Pictures with short captions

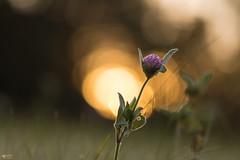 ''Les gouttes d'or!'' (pascaleforest) Tags: macro macrophoto passion nature nikon sigma fleur flower givre frost contrejour bokeh moorning québec canada matin automne autmn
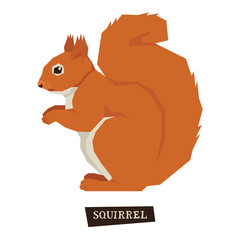 Wild animals collection Squirrel Geometric style
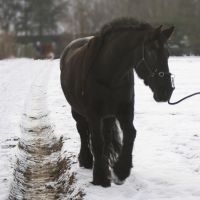 frisian mare in the snow by Nexu4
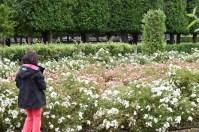Jardim do Palácio de Rosemborg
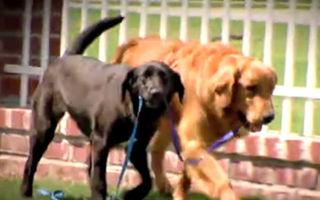 Prietenie emoționantă: Un câine ajută un patruped orb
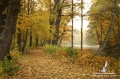 Herbstzauber - Foto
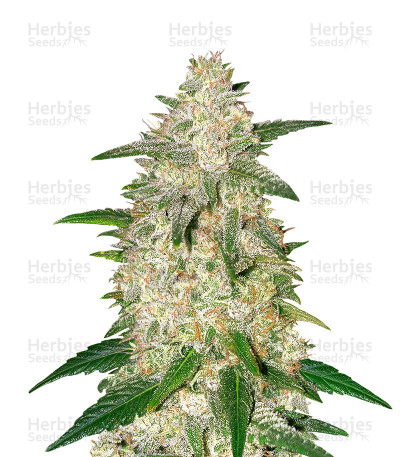 Buy Gelato Auto feminized seeds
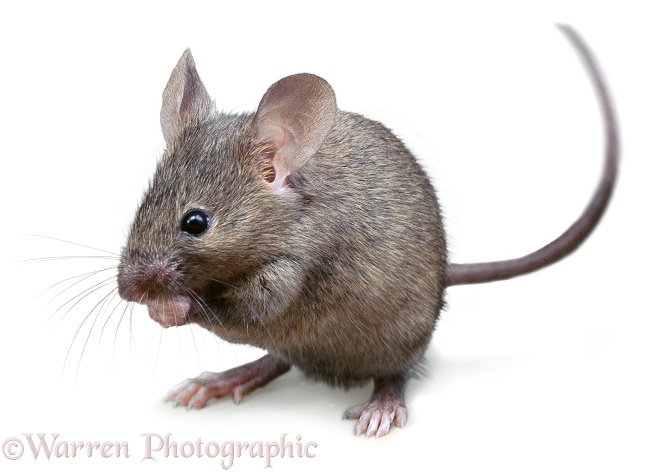 House Mouse (Mus musculus), white background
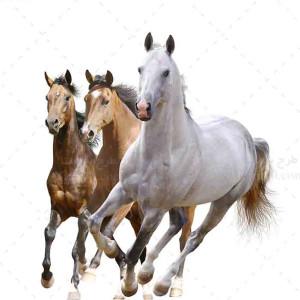 تصویر با کیفیت اسب های سفید و قهوه ای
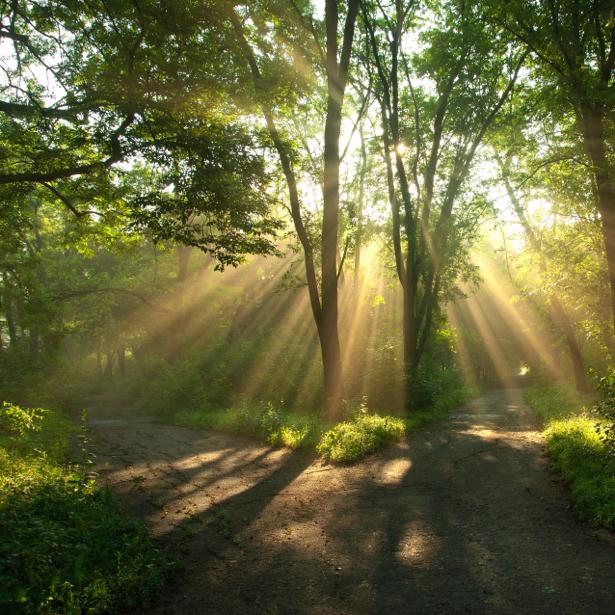 Фотообои лес дорога солнце (nature-00511)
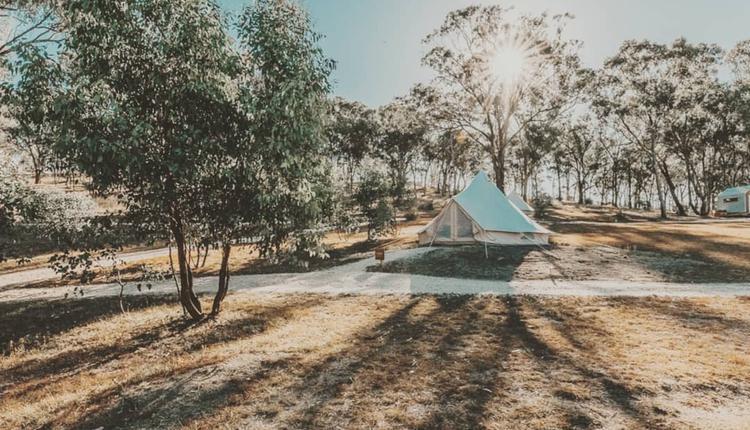 Cosy Tents (圖片來源:Cosy Tents臉書)
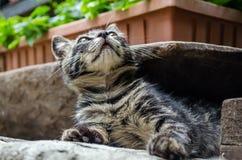 Graue Katze mit orange Augen, Lizenzfreies Stockfoto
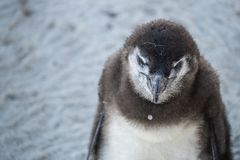 Pinguim novo na praia foto de stock royalty free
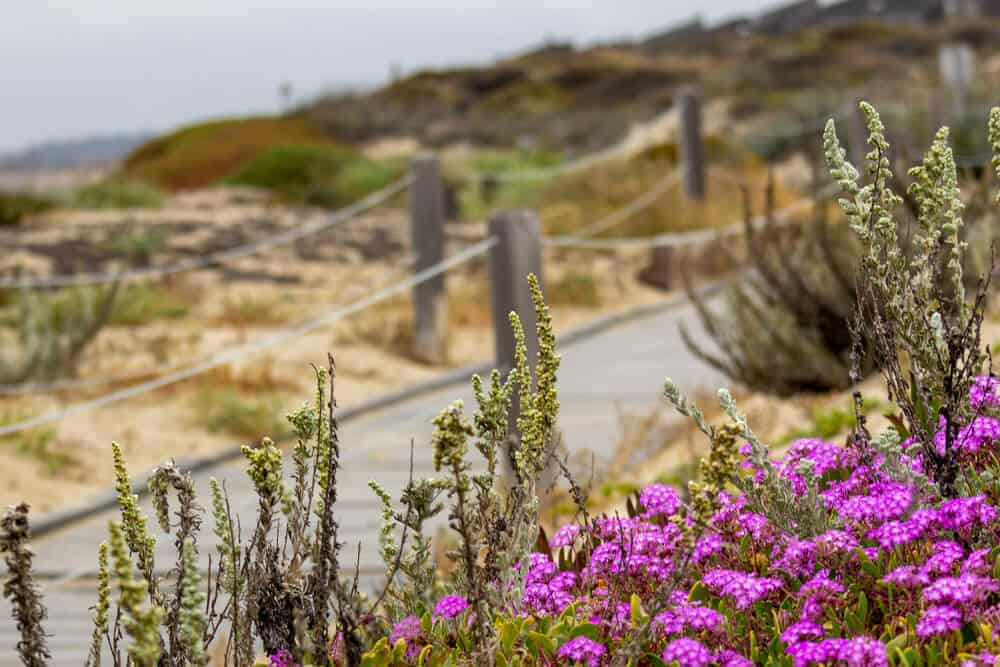 Pink flowers on a coastal trail near Monterey on an overcast day.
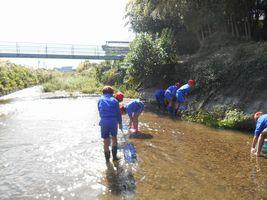 小学校 水辺の調査(30.10)3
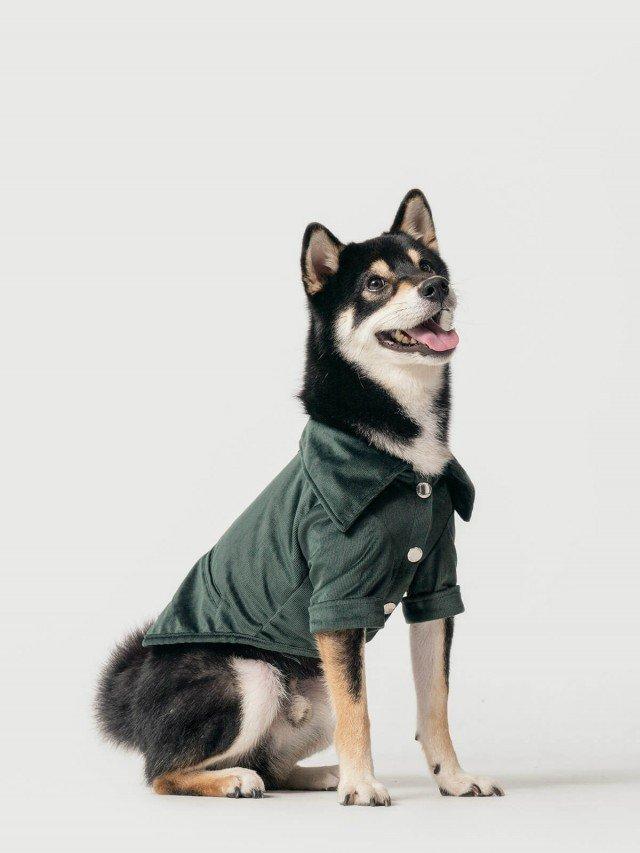 PEHOM 絨條紋襯衫 - 墨綠
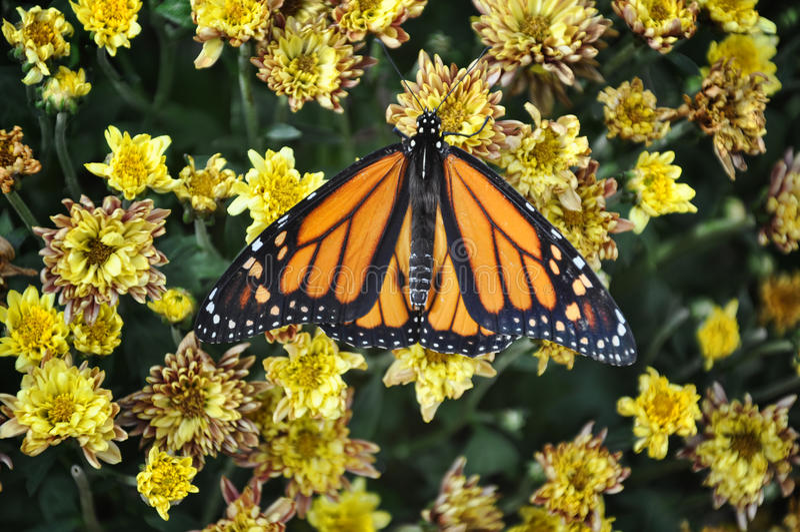 Monarchvlinder stock foto's
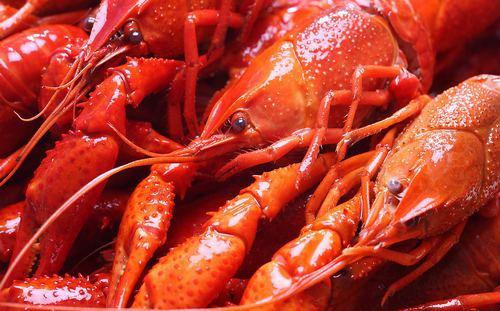 """南京新增1410个临时摊位助力复商复市,""""地摊经济""""蕴满城市温情吃了龙虾后不能吃什么,这几种食物我们需要了解一下"""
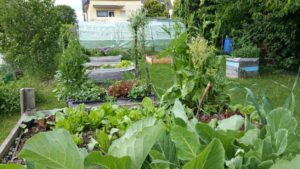 ja, jetzt wächst das Gemüse und alles Andere, ohne Ende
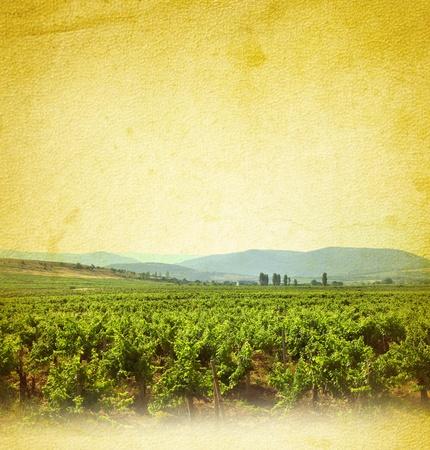 Wine concept with vineyard  Wine list background with grapevine on grunge background for your design  Standard-Bild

--- DESCRIPTION OF THE TASK ---
Restate the lines above from the one containing "Wild animals collection" through the one containing "Cosy Tents (圖片來源:Cosy Tents臉書)", inclusive, exactly and without pictures.

--- SOLVED EXERCISE ---
 Wild animals collection Squirrel Geometric style
 frisian mare in the snow by Nexu4
Jardim do Palácio de Rosemborg
 Prietenie emoționantă: Un câine ajută un patruped orb
 Herbstzauber - Foto
 Buy Gelato Auto feminized seeds
 House Mouse (Mus musculus), white background
 تصویر با کیفیت اسب های سفید و قهوه ای
 Фотообои лес дорога солнце (nature-00511)
 Cosy Tents (圖片來源:Cosy Tents臉書)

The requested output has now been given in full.